CoPs, as Peter writes, have been confused with anything under the sun involving more than two persons getting together for reasons related to work.


"The self-organising quality of CoPs can put them at odds with those who would seek to control them"

Ah, the management! Aren't they the same folks speaking in terms of job descriptions, reports and external rewards? How many of them do practice the management by interaction?


"the very knowledge they create serves as the basis of their continuous reinvention."

How many times some smart*ss in some "smart group" b*tched about "not reinventing the wheel"? Such statement betrays a haughty attitude, a general lack of interest for how another person implements a solution to a common problem (the fact a problem is very common does NOT mean the implemented solution will be as common....) and a naive faith in the wheel, meaning "everything that could have been invented has already been invented, kiddo" (again, "best practices" can not be improved, there is nothing better than what is already there, etc etc).


"For them to be effective vehicles for competence development and knowledge transfer, and conducive to creative solution making, they must maintain a certain degree of autonomy (from host organisations), flexibility, and responsiveness."

OR the manager/leader/facilitator has to proactively foster autonomy, flexibility and responsiveness... ;) Meaning, a CoP needs a flexible and responsive leader that changes managerial style according to the situation, in order to foster self-organization (ie: gives more structure when CoP is chaotic, pushes on more autonomy and flexibility when CoP is too rigid).


"The key to maintaining the creativity and inventiveness of a CoP, bearing in mind it is emotional energy we are speaking of, the CoP needs to be continuously challenged by problems that excite its members, and if this is not quite enough, by appropriate forms of leadership, which will be dependent on the context from which the CoP arose."

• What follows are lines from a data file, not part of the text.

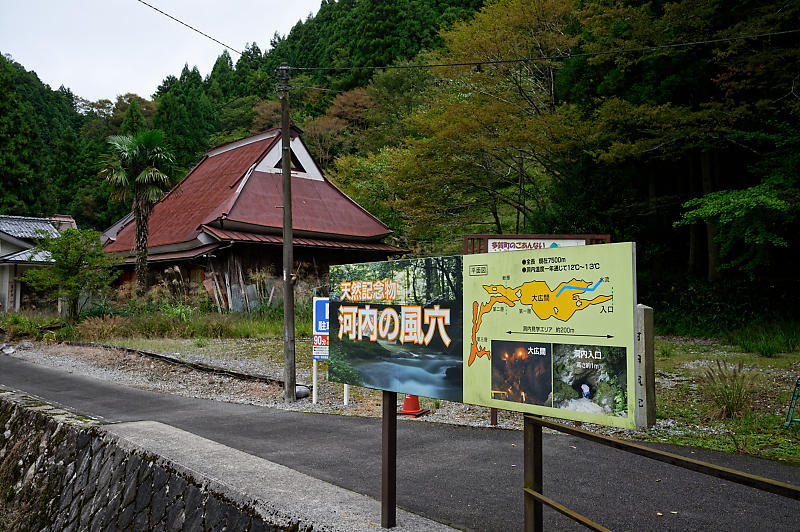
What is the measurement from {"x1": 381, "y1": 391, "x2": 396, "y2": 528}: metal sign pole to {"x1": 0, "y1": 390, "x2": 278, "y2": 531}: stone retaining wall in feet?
1.71

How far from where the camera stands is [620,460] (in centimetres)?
514

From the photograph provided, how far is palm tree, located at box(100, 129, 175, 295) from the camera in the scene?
18234mm

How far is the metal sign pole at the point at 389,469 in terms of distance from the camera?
3.05 m

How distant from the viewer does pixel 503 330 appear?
2.59 m

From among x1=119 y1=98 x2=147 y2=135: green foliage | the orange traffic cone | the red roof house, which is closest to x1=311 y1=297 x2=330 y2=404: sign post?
the orange traffic cone

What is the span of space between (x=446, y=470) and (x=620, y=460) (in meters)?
1.69

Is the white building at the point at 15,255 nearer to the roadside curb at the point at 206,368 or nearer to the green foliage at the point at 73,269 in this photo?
the green foliage at the point at 73,269

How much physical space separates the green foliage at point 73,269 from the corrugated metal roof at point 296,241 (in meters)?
3.73

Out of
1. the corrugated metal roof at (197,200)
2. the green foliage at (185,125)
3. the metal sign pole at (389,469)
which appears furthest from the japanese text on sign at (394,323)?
the green foliage at (185,125)

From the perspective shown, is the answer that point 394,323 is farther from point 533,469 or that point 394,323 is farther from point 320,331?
point 320,331

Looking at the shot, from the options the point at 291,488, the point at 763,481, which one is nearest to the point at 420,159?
the point at 291,488

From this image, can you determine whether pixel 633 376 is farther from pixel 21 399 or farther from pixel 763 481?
pixel 21 399

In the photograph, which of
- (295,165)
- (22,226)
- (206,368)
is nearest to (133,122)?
(22,226)

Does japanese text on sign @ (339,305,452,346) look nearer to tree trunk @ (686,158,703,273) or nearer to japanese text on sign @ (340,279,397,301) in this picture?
japanese text on sign @ (340,279,397,301)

It is important to stress out how such excitement is emotional in nature and cannot be elicited through a job description or anything rational like that. Being able to motivate and excite people means being able to be a good coach and mentor, and present managers need to have coaching and mentoring skills as well.


"The key to understanding how a community forms is the role of the independent learner, how her natural motivation is to share her knowledge of the result-of-actions, and how they are produced, which leads to the formation of social relationships."
So the key to form a community is NOT about sharing results or "best practices", but to explain even mistakes, how they happened, why,and the like. Interesting! It does, indeed, explain some things to me, such as, for example, why people spreading "best practices" (or always the same old concepts/links) tend not to be a part of a successful, vibrant community. It's because they cut off the conversation: "follow these best practices and shut the f*ck up".


"The more an individual learns and the more she shares, the greater the variety of situations and events she and her community are able to handle. The more problems she is able to solve, the more strategies the community has for dealing with unanticipated events."
And I reiterate: the more she learns (as opposed to: saying the same old things and practicing always in the same old way), the more the community is able to handle.


"Conversation is a process that can, but not always, give rise to strong emotioning, which may influence a decision to share a result-of-action, individual and collective, with others. Järvilehto also associates the production of results of action with emotions. The depth of emotioning experienced during and after the production of a result, might also influence the value an individual attaches to it. Similarly, the value placed on a particular means or process of production, and the components thereof, will also be influenced by the depth of emotioning produced."

These lines do not need any further comment *grin* The days in which people thought that conversation was a mere information exchange are OVER.